Luego de su primera incursión estadounidense, el thriller histórico/ biográfico El código enigma, el noruego Morten Tyldum fue el elegido para intentar llevar a buen puerto este guión que –dicen los insiders de la industria de Hollywood– anduvo boyando durante un tiempo entre varios estudios y posibles productores. A juzgar por los resultados, o la historia era insalvable (nada suele serlo, casi nunca) o bien, como ocurre literalmente sobre el final de la película, se la intentó mejorar a puro parche y atadura de alambre. No es que esta cruza de relato alla Robinson Crusoe con cuento de hadas moderno (y no necesariamente La bella durmiente, a pesar de las apariencias) no posea atractivos. De hecho, el arranque no podría resultar más interesante: cierta nave espacial que viaja con una carga de cientos de humanos criogenizados tiene un desperfecto y despierta por error a un único pasajero, un tal Jim, noventa años antes de llegar al planeta de destino. Ergo, el tipo está sentenciado a morir ahí arriba, en eterno movimiento hacia ninguna parte, más solo que una ostra en el fondo del océano.
Ese punto de partida, que podría haber derivado en un hermosísimo capítulo de La dimensión desconocida, ofrece una primera media hora que coquetea con la reflexión filosófico-existencial, al tiempo que el pobre Jim a) aprende a vivir en soledad y a utilizar los lujos ofrecidos a las dormidas clases altas del pasaje; b) se desespera ante la inevitabilidad de una existencia triste y desolada, un poco como el hombre menguante, condenado a no volver a ver su propio mundo o a convivir junto a sus pares; c) intenta por todos los medios recuperar su estado de congelamiento, mientras platica con un robot-barman, lo más parecido a un ser humano en ese desierto de acero y vidrio flotante. El diseño interior de la nave Avalon –deudor en varios planos del Discovery One de 2001 y, en otros, de la Nostromo de Alien– es testigo entonces del dilema más terriblemente lógico que pueda imaginarse: despertar o no despertar a alguien más, condenándolo a la misma muerte en vida. Claro que Jim –que afortunadamente es ingeniero– no piensa precisamente en un Viernes cualquiera, y es así que cree encontrar en Aurora, una chica bella y, a juzgar por su expediente, inteligente, la mejor compañía posible en esa tumba espacial.
De allí en más, el film de Tyldum va desbarrancándose lentamente hacia el romance más previsible que pueda imaginarse (¿no era posible un poco más de riesgo en la descripción de esa relación forzada a la repetición y el tedio?) y, más adelante, a varias secuencias de superacción con tantas vueltas de tuerca y falsas clausuras que terminan abrumando más que entreteniendo.

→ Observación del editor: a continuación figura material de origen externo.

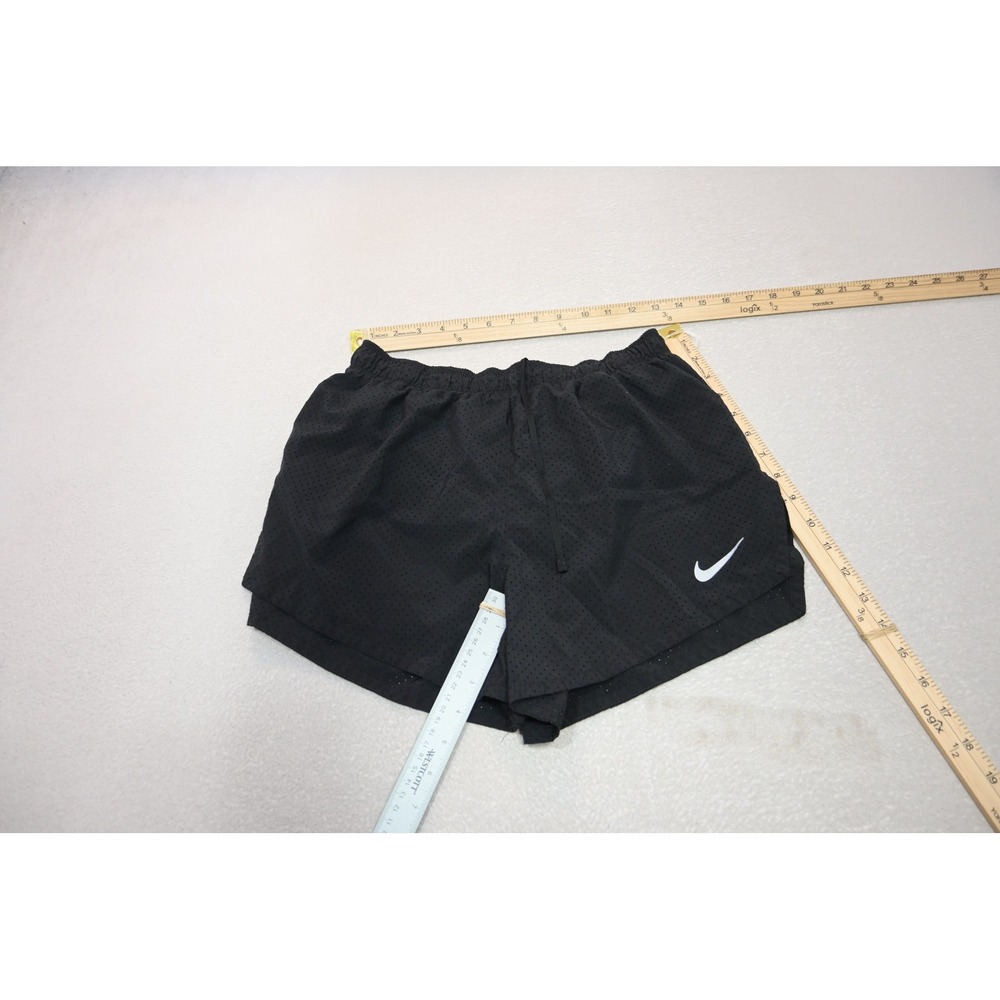 Nike Running Shorts Womens Medium Black Perforated Lined Dri-FIT Mesh Excellent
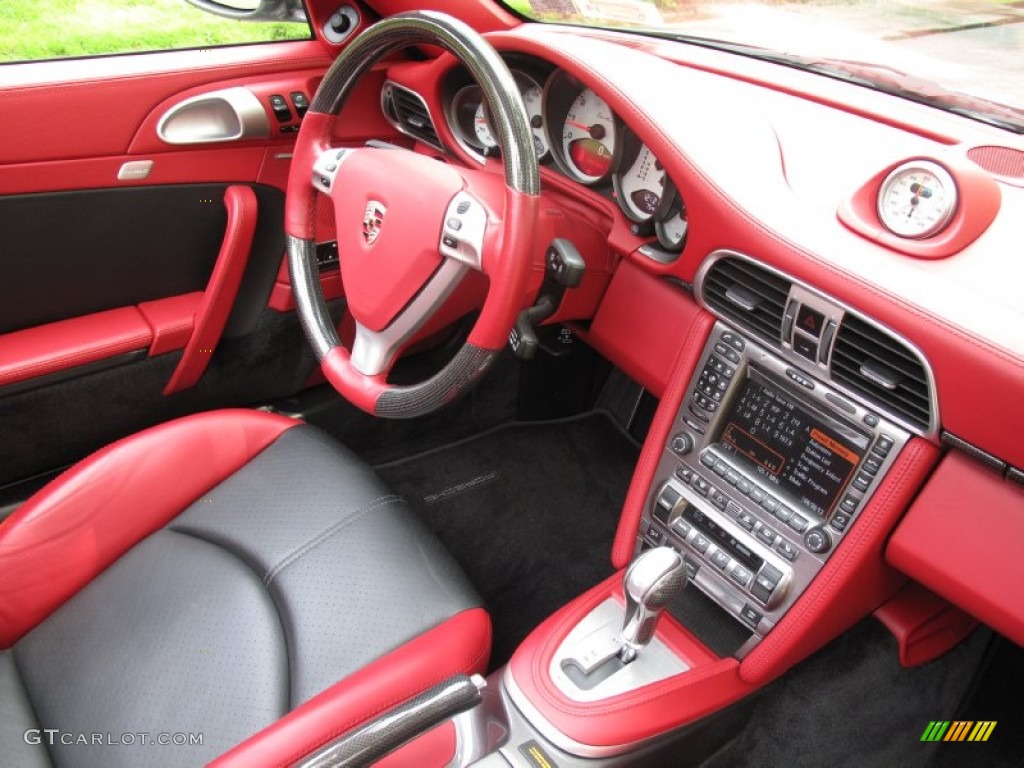 2008 911 Turbo Cabriolet - Meteor Grey Metallic / Black/Carrera Red photo #21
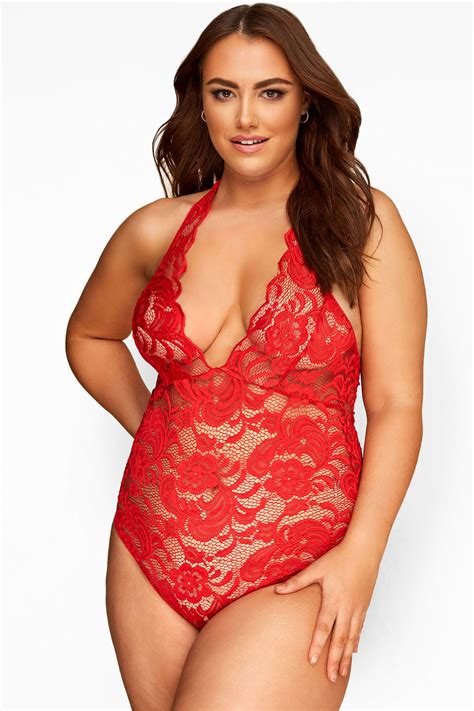 LIMITED COLLECTION Lingerie Body Rouge En Dentelle Grande Taille Yours Clothing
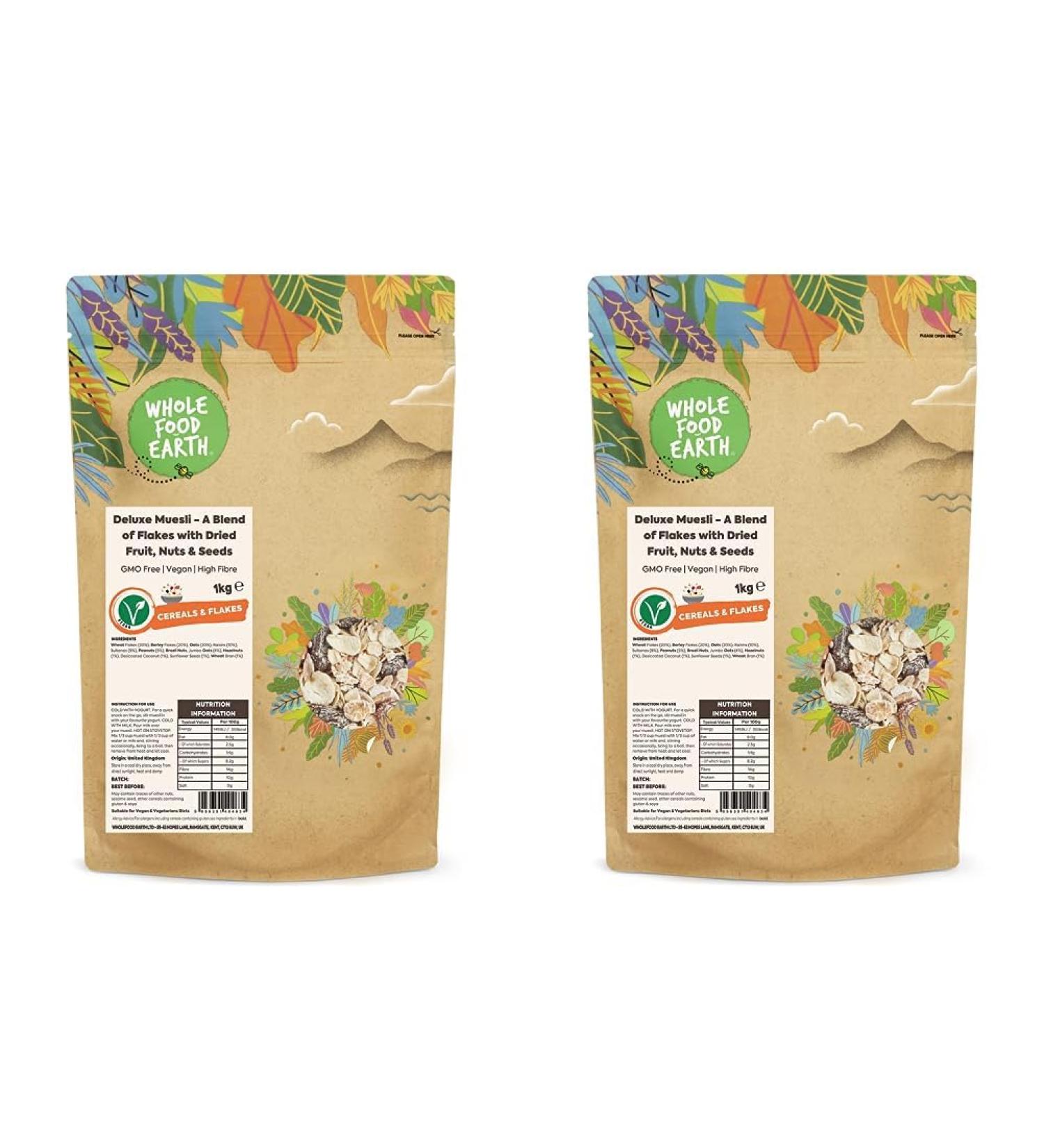 Wholefood Earth - Deluxe Muesli - A Blend of Flakes with Dried Fruit Nuts and Seeds 1 kg | GMO Free | Vegan | High Fibre (Pack of 2) Fruit 1kg (Pack of 2) - Buy Online on SooperMarket.com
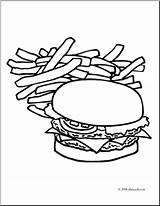 Fries Hamburger Getcolorings sketch template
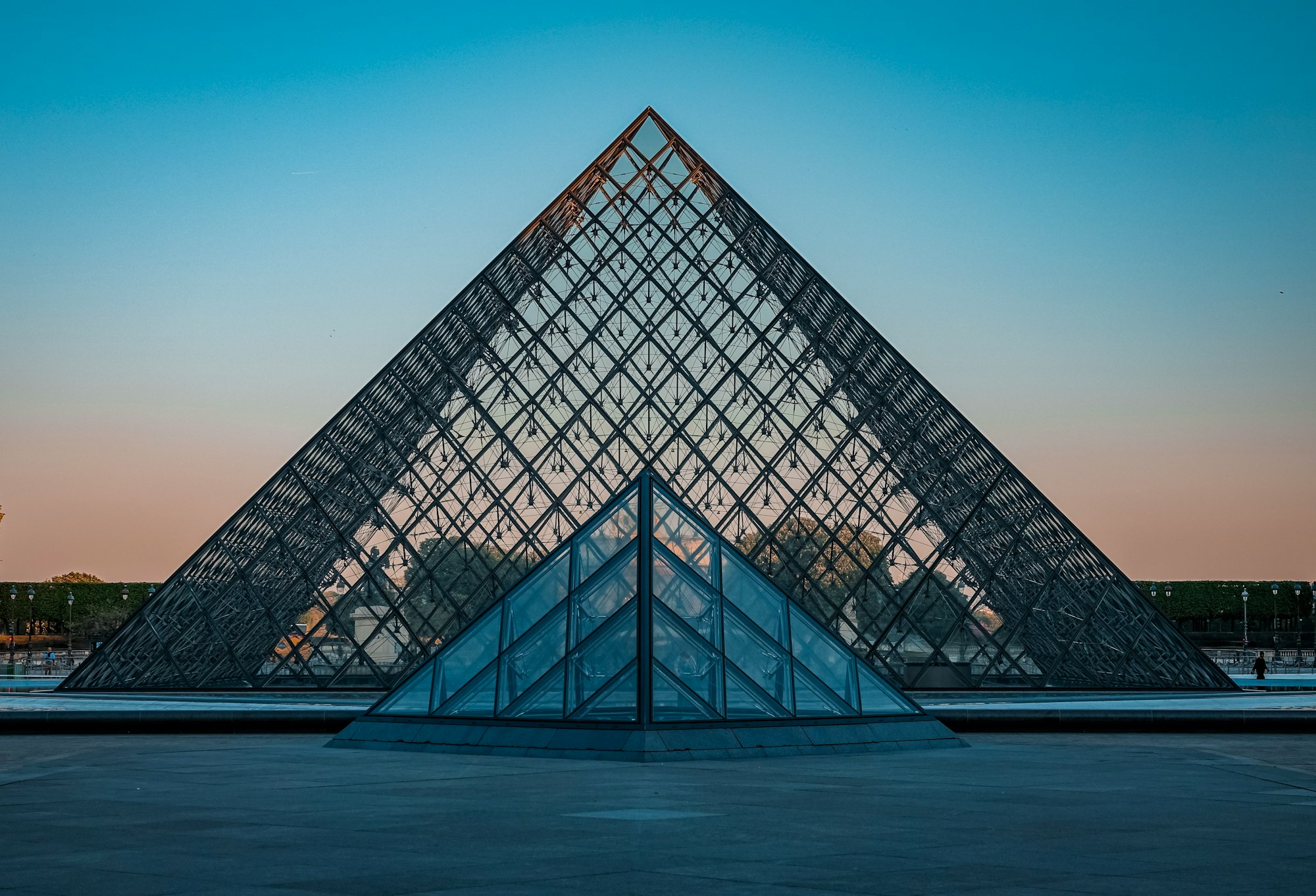 The Louvre at sunrise in Paris.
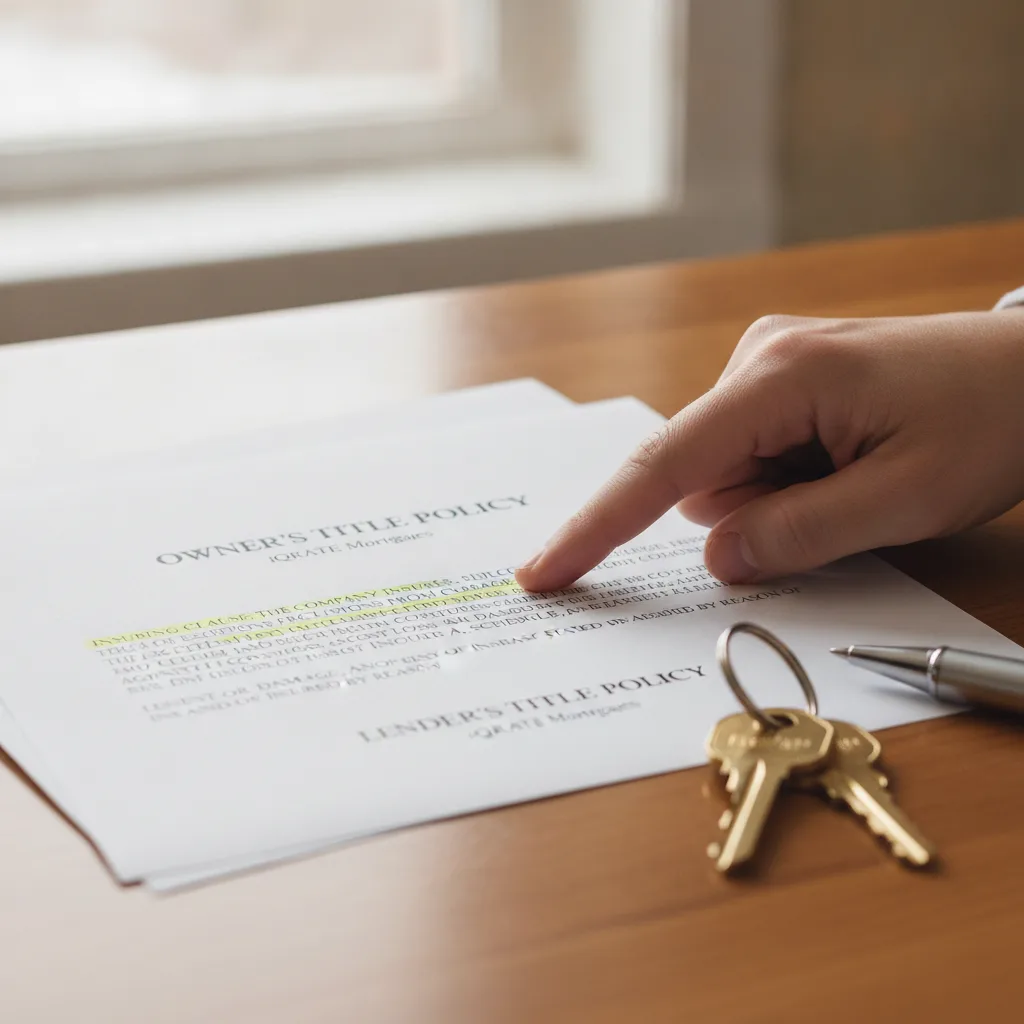 A comparison chart showing the differences between a lender's and owner's title insurance policy.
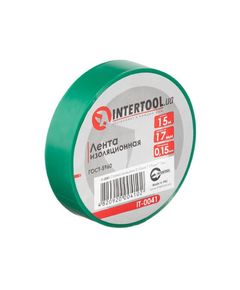 Изоляционная лента 0,15мм*17мм*15м зеленая INTERTOOL IT-0041, фото  | SNABZHENIE.com.ua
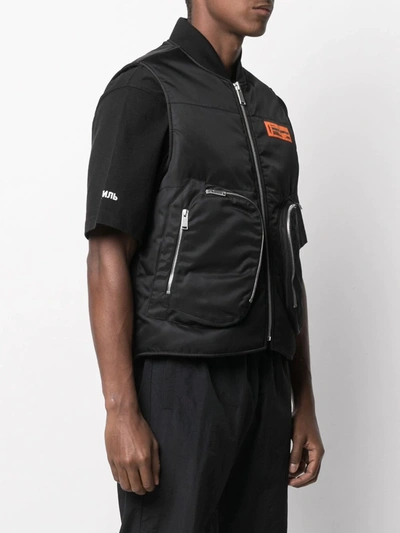 Shop Heron Preston Padded Zip-pocket Waistcoat In Black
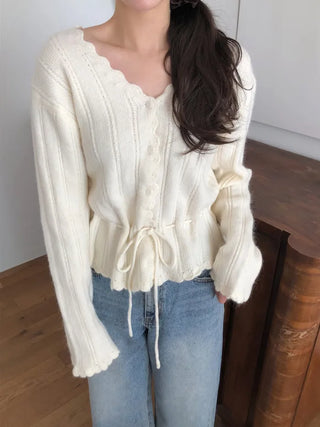 (2 colors) Angora Ribbon Cardigan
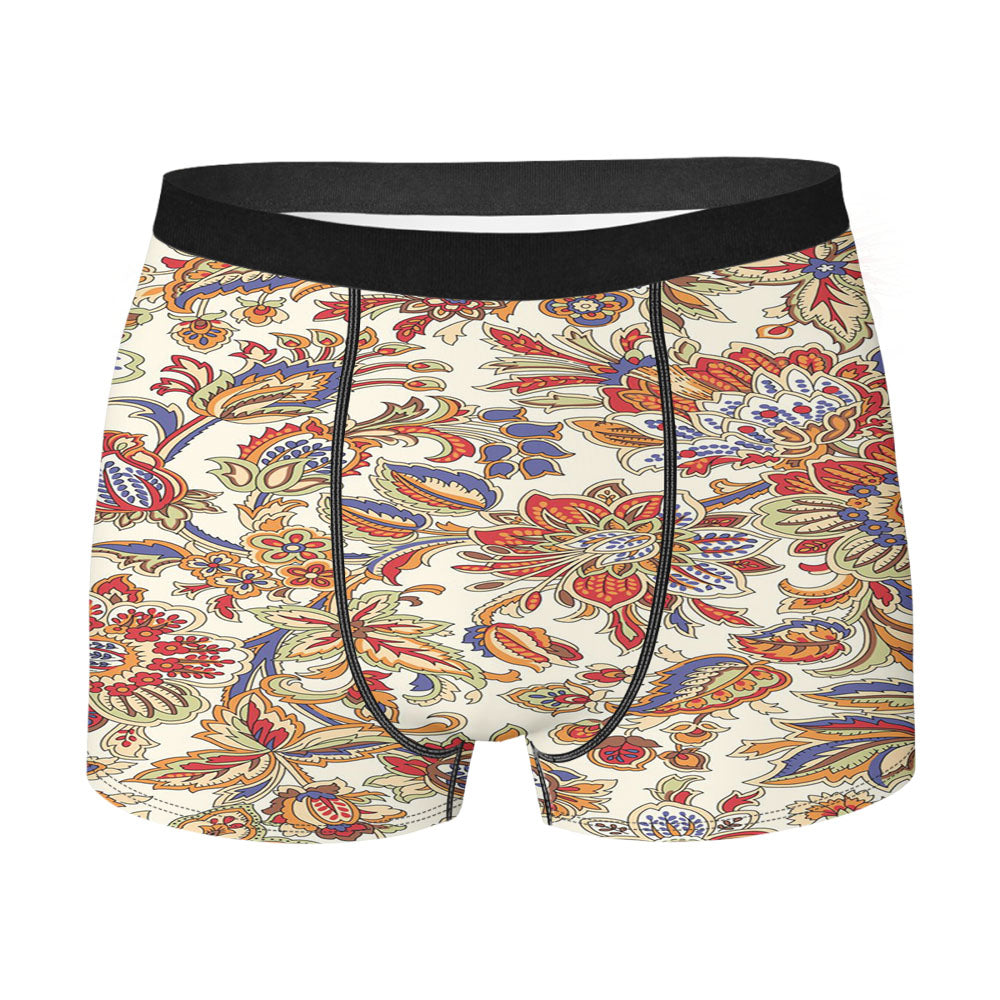 Fabric With Colourful Batik Pattern Men's Boxer Briefs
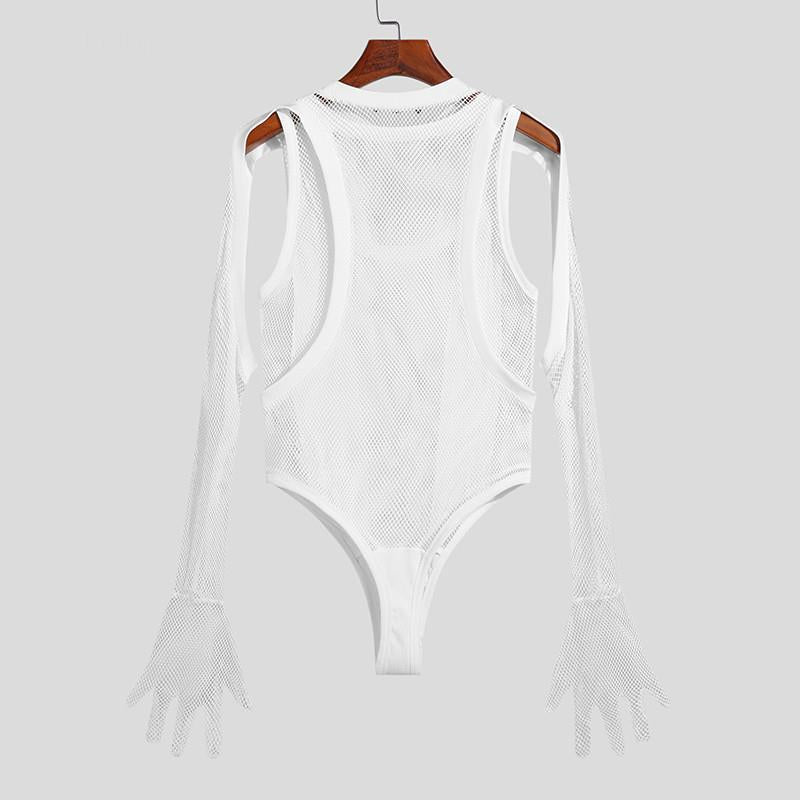 Sexy Mesh Gloved Bodysuit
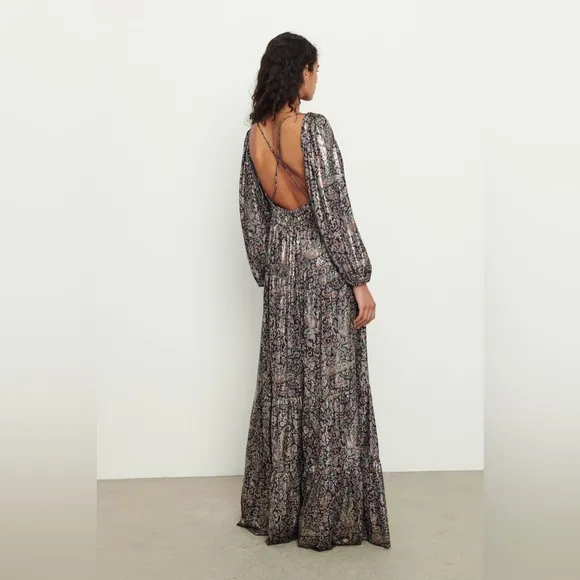 BA&amp;SH Robe Glady Paisley Open Back Long Sleeve Maxi Dress size Small / 4 NWOT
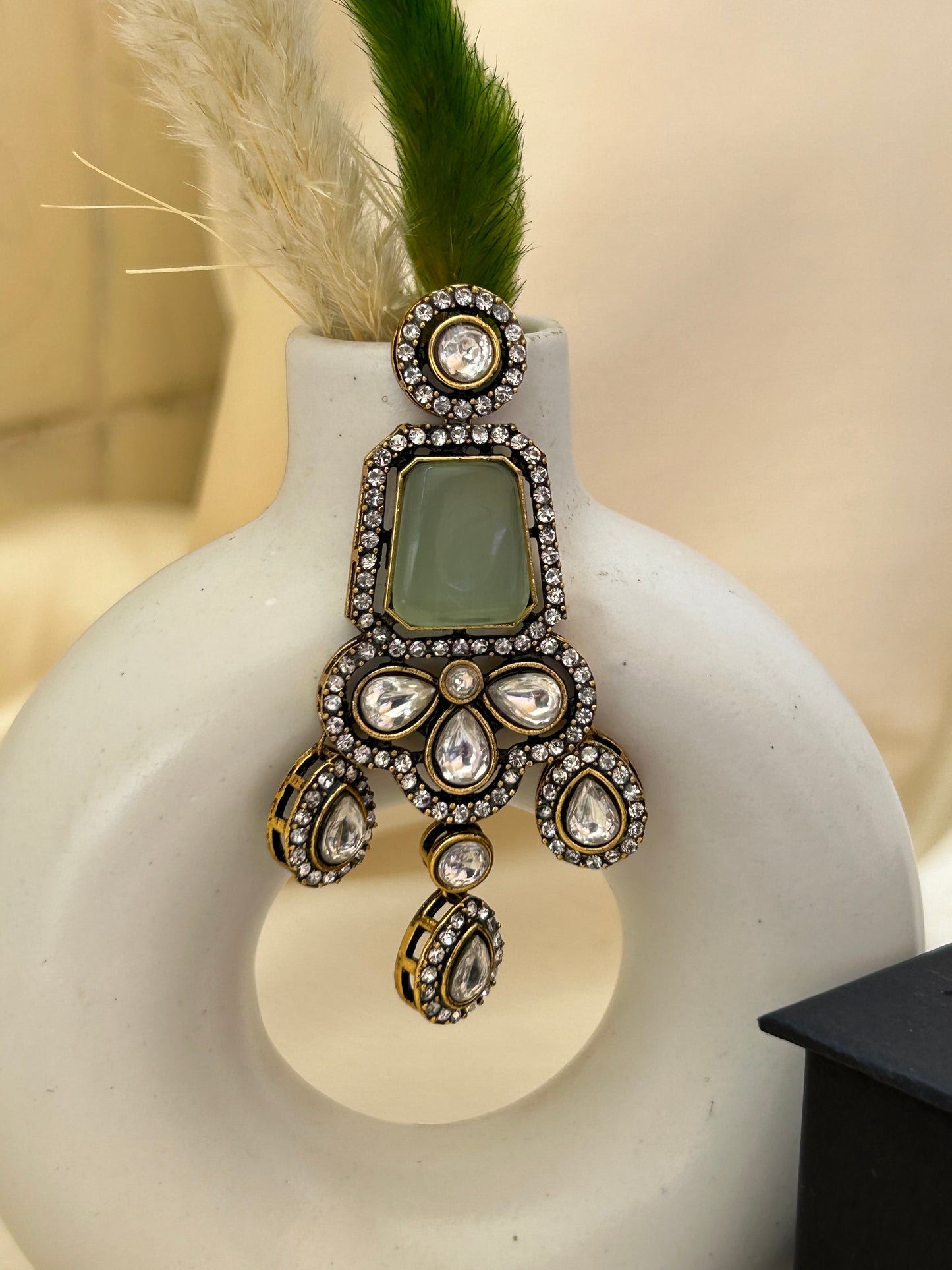 Green Victorian earrings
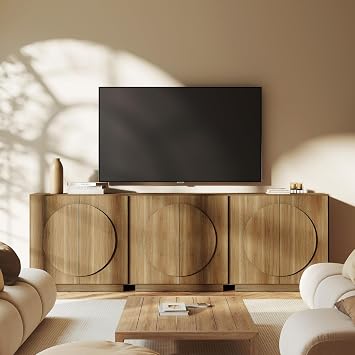 BELLEZE Set of 3 Luna Modular Sideboard Buffet Cabinet - Camel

Una oportunidad desaprovechada: la premisa era ingeniosa, la dupla central (Jennifer Lawrence y Chris Pratt) atractiva y glamorosa, y las posibilidades a la hora de jugar con la imaginación generosas. Pero la partida la termina ganando el lugar común: además de esquemática en muchos sentidos, Pasajeros es cursi donde debería ser sutilmente romántica y atolondrada en el momento de tomar impulso.